Because the island is out in open ocean, if the wind is high enough the boats do not run, and in winter that happens about once a week, usually for one day, but sometimes for two or on rare occasions, for more. So it is not in your control. I actually like that… being back in a relationship with nature that is more like what people have lived in forever… but ask me how I like it if I am teaching on the mainland and have to leave four days early to be sure I get there. Also ask me how I liked it the day the boat almost cancelled and the weather was bad but I really wanted to get home and I decided to go anyway. Old seafaring salt that I am, I stayed in the car to keep the dogs from being afraid. We had 6-8 foot seas but the bow reaches up and out beyond the waves, and that is where I was so it was more than that. I can't even say. We were rising and falling 10 feet? 12 feet? It was too late to get out, as I could not have navigated the deck in those conditions. So I was stuck, with nothing to do but pray for death as the bow lurched up, held and swung for a moment, and then fell and slammed into the water, hitting hard. Cars bounced on their tires, straining against their emergency brakes. Spray and green water came over the bow. The steel hull boomed like a drum.

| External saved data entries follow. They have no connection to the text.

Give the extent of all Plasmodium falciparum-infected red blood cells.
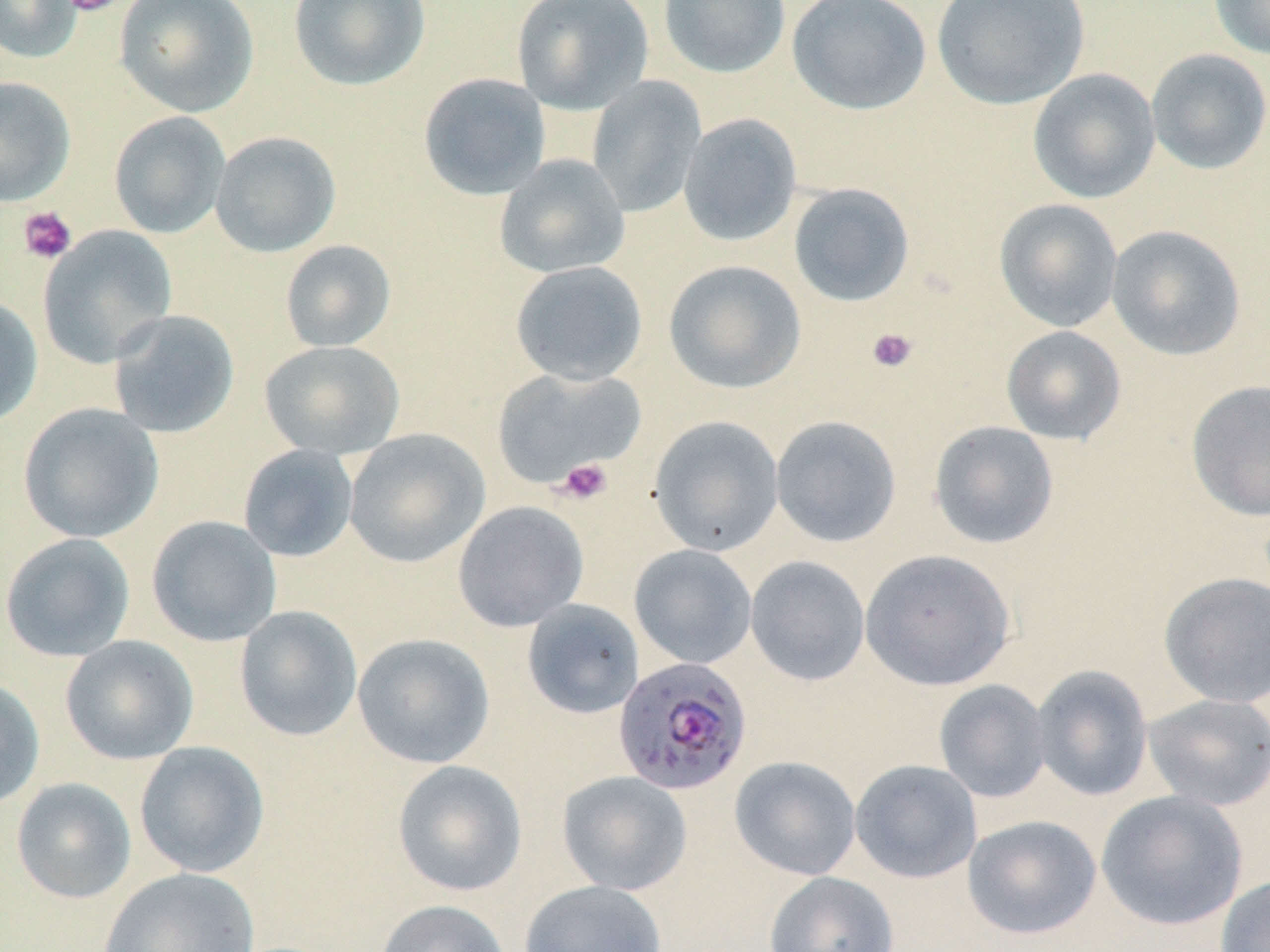
Approximate bounding boxes as named x1/y1/x2/y2 corners in pixels.
Plasmodium falciparum-infected red blood cells: (x1=613, y1=657, x2=752, y2=796).

Uninfected red blood cell locations: (x1=0, y1=0, x2=82, y2=63), (x1=114, y1=0, x2=259, y2=118), (x1=287, y1=0, x2=430, y2=91), (x1=511, y1=0, x2=654, y2=115), (x1=658, y1=0, x2=791, y2=78), (x1=787, y1=0, x2=932, y2=115), (x1=931, y1=0, x2=1090, y2=109), (x1=1208, y1=0, x2=1270, y2=60), (x1=1146, y1=48, x2=1270, y2=174), (x1=1027, y1=68, x2=1161, y2=204), (x1=418, y1=72, x2=551, y2=200), (x1=587, y1=75, x2=707, y2=218), (x1=0, y1=76, x2=76, y2=206), (x1=108, y1=111, x2=231, y2=239), (x1=678, y1=113, x2=802, y2=247), (x1=210, y1=131, x2=341, y2=257), (x1=494, y1=154, x2=630, y2=278), (x1=788, y1=182, x2=915, y2=307), (x1=993, y1=198, x2=1123, y2=332), (x1=1106, y1=224, x2=1246, y2=361), (x1=37, y1=225, x2=177, y2=368), (x1=279, y1=240, x2=397, y2=352), (x1=509, y1=260, x2=648, y2=386), (x1=663, y1=260, x2=807, y2=394), (x1=0, y1=295, x2=43, y2=429), (x1=108, y1=309, x2=240, y2=438), (x1=1001, y1=325, x2=1126, y2=445), (x1=259, y1=340, x2=405, y2=459), (x1=491, y1=366, x2=645, y2=489), (x1=1185, y1=379, x2=1270, y2=521), (x1=18, y1=402, x2=164, y2=543), (x1=770, y1=415, x2=902, y2=547), (x1=648, y1=416, x2=785, y2=557), (x1=929, y1=420, x2=1059, y2=550), (x1=344, y1=428, x2=490, y2=568), (x1=238, y1=444, x2=358, y2=562), (x1=452, y1=500, x2=589, y2=632), (x1=146, y1=515, x2=282, y2=646), (x1=0, y1=532, x2=136, y2=662), (x1=629, y1=544, x2=757, y2=669), (x1=860, y1=549, x2=1016, y2=691), (x1=746, y1=555, x2=870, y2=686), (x1=1158, y1=571, x2=1270, y2=708), (x1=522, y1=600, x2=644, y2=719), (x1=235, y1=605, x2=363, y2=741), (x1=352, y1=633, x2=494, y2=769), (x1=60, y1=635, x2=198, y2=765), (x1=1030, y1=665, x2=1153, y2=801), (x1=0, y1=676, x2=45, y2=811), (x1=934, y1=679, x2=1051, y2=803), (x1=1142, y1=693, x2=1270, y2=811), (x1=134, y1=741, x2=269, y2=877), (x1=729, y1=755, x2=861, y2=880), (x1=392, y1=759, x2=528, y2=897), (x1=850, y1=759, x2=982, y2=883), (x1=557, y1=771, x2=692, y2=895), (x1=11, y1=777, x2=136, y2=904), (x1=1095, y1=790, x2=1249, y2=931), (x1=962, y1=814, x2=1102, y2=939), (x1=100, y1=867, x2=259, y2=952), (x1=764, y1=871, x2=899, y2=952), (x1=1215, y1=875, x2=1270, y2=952), (x1=519, y1=880, x2=667, y2=952), (x1=375, y1=898, x2=511, y2=952). Platelet locations: (x1=60, y1=0, x2=123, y2=16), (x1=18, y1=206, x2=77, y2=264), (x1=866, y1=327, x2=918, y2=373), (x1=556, y1=458, x2=613, y2=505). Slide-level diagnosis: Plasmodium falciparum. Light microscopy. Image is 1270×952 pixels. Thin blood film. May-Grünwald-Giemsa-stained preparation. Captured at 1000x magnification. One field of a larger specimen.Outline each uninfected red blood cell.
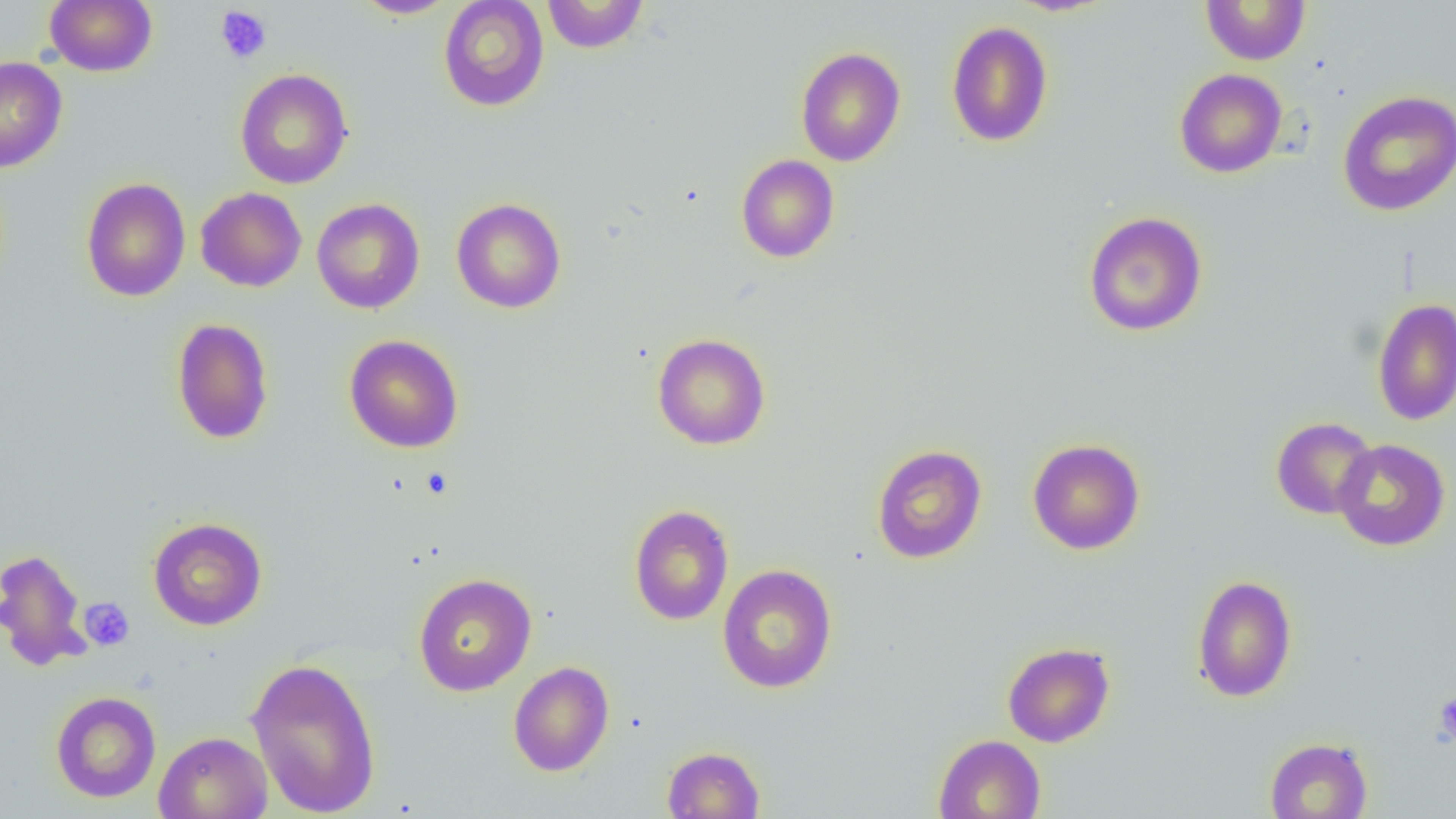
Approximate bounding boxes as named x1/y1/x2/y2 corners in pixels.
Uninfected red blood cells: (x1=44, y1=0, x2=157, y2=76), (x1=351, y1=0, x2=459, y2=19), (x1=438, y1=0, x2=549, y2=112), (x1=541, y1=0, x2=649, y2=54), (x1=1200, y1=0, x2=1310, y2=65), (x1=946, y1=20, x2=1054, y2=147), (x1=795, y1=47, x2=905, y2=167), (x1=0, y1=56, x2=68, y2=172), (x1=235, y1=68, x2=353, y2=189), (x1=1174, y1=68, x2=1287, y2=178), (x1=1338, y1=89, x2=1456, y2=216), (x1=736, y1=154, x2=840, y2=263), (x1=81, y1=177, x2=191, y2=301), (x1=195, y1=187, x2=307, y2=292), (x1=451, y1=197, x2=567, y2=314), (x1=311, y1=198, x2=425, y2=314), (x1=1083, y1=211, x2=1209, y2=337), (x1=1372, y1=297, x2=1456, y2=426), (x1=171, y1=318, x2=274, y2=444), (x1=651, y1=333, x2=771, y2=450), (x1=343, y1=335, x2=464, y2=453), (x1=1271, y1=417, x2=1378, y2=520), (x1=1028, y1=438, x2=1146, y2=555), (x1=1333, y1=439, x2=1451, y2=552), (x1=871, y1=444, x2=987, y2=564), (x1=629, y1=505, x2=734, y2=626), (x1=148, y1=517, x2=267, y2=630), (x1=0, y1=548, x2=92, y2=672), (x1=717, y1=564, x2=837, y2=694), (x1=413, y1=572, x2=537, y2=696), (x1=1191, y1=575, x2=1298, y2=702), (x1=1002, y1=641, x2=1115, y2=748), (x1=245, y1=655, x2=382, y2=817), (x1=509, y1=661, x2=614, y2=776), (x1=50, y1=691, x2=161, y2=802), (x1=153, y1=731, x2=273, y2=819), (x1=933, y1=734, x2=1047, y2=819), (x1=1264, y1=737, x2=1373, y2=819), (x1=662, y1=745, x2=766, y2=818).

Platelet locations: (x1=214, y1=5, x2=272, y2=64), (x1=79, y1=598, x2=135, y2=651), (x1=1433, y1=691, x2=1456, y2=747). Slide-level diagnosis: negative for blood parasites. 1000x magnification. One field of a larger specimen. Light microscopy. Thin blood smear. Image is 1456×819 pixels.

You can imagine under those conditions what coming to a safe harbor feels like. The boat turns and in bad weather that turn is something. There is the last high swell and you ride it down and sometimes it feels like you’ve got to hit bottom and then you pass the breakwater. The sea calms. The boat stops slamming.
When I came home last week the weather was snotty. There were waves but nothing like that other time. I unloaded the car, put the groceries away, cooked, and settled in. My life is different here than it has ever been anywhere else. I go out and take pictures with many open spaces, trails and fields and beaches open to everyone. I feel safe out walking (after accounting for hunters) day or night, wherever I go.
It’s strange how I forget when I go away. It’s like the mainland is different from here, and it’s changed in the fourteen years I’ve been on the island. So I really do feel like I’m in another country. So many cars, so many people. (Sometimes I wave by mistake at the people in the other cars, like we do on the island.) Stores are open all the time and filled with everything. There is amazing fresh produce, amazing choices. I go into a mall and it sparkles and my mouth hangs open. I have to switch channels and the island and my life here disappears. And then I have to switch channels to come back so it has taken a few days but my life has reassembled and it feels very good.
Home is a place of course, but there is also a way to come home to yourself, to define and protect your life like the ocean defines the boundaries of this island, and maybe deciding you can do that and then learning how is a most important journey. And guess what? I’m leaving again on Monday. Bill is arriving after four weeks working in Southeast Asia and we’re going to see our children. So I’ll be changing channels again, but I’ll be taking my cameras with me. I’m hoping to go with my family to take some pictures of fine old trees and Bill will be with me and we’ll all be together and that will be home also.